Quelle:
Dezember 2023
Schlotter, Schmidt und Ra(a)be aus der Mappe „go wekk, go wekk – Erinnerungen und Reflexionen", Radierung, 1991.
In den Jahren 1988 und 1989 beschäftigte Schlotter sich intensiv mit der Novelle „Die Innerste“ von Wilhelm Raabe. Es entstanden 10 Radierungen und 4 großformatige Gemälde sowie ein Porträt des Dichters. Die Radierung mit dem Raben zeigt Schlotter vereint mit Raabe und dem anderen großen Dichter, Arno Schmidt, mit dem er in besonderer Freundschaft verbunden war.

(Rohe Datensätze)
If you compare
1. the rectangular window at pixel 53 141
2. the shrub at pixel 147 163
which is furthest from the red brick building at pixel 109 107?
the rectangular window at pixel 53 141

Gestellte Aufgabe:
Gib aus dem Text zu Schlotters Radierung die Stelle von „Dezember 2023“ bis „Freundschaft verbunden war.“ wortgetreu aus.

Lösung der Übung:
Dezember 2023
Schlotter, Schmidt und Ra(a)be aus der Mappe „go wekk, go wekk – Erinnerungen und Reflexionen", Radierung, 1991.
In den Jahren 1988 und 1989 beschäftigte Schlotter sich intensiv mit der Novelle „Die Innerste“ von Wilhelm Raabe. Es entstanden 10 Radierungen und 4 großformatige Gemälde sowie ein Porträt des Dichters. Die Radierung mit dem Raben zeigt Schlotter vereint mit Raabe und dem anderen großen Dichter, Arno Schmidt, mit dem er in besonderer Freundschaft verbunden war.